**Dataset records:**
□ □ □ □ □ □ □

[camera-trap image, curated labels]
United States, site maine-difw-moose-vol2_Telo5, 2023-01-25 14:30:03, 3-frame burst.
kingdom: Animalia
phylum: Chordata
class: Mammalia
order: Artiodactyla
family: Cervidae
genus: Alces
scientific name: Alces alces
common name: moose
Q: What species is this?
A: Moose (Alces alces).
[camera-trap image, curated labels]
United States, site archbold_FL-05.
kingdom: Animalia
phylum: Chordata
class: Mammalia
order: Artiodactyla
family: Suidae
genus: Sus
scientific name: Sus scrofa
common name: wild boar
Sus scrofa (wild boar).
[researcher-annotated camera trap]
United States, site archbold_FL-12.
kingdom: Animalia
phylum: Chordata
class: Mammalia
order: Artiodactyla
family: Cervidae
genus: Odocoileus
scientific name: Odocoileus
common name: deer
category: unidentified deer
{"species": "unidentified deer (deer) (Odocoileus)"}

□ □ □ □ □ □ □

**Task statement:** Give again, word for word, every line from the one holding "United States, site archbold_FL-12." to the end of the data.

**Result of this exercise:**
United States, site archbold_FL-12.
kingdom: Animalia
phylum: Chordata
class: Mammalia
order: Artiodactyla
family: Cervidae
genus: Odocoileus
scientific name: Odocoileus
common name: deer
category: unidentified deer
{"species": "unidentified deer (deer) (Odocoileus)"}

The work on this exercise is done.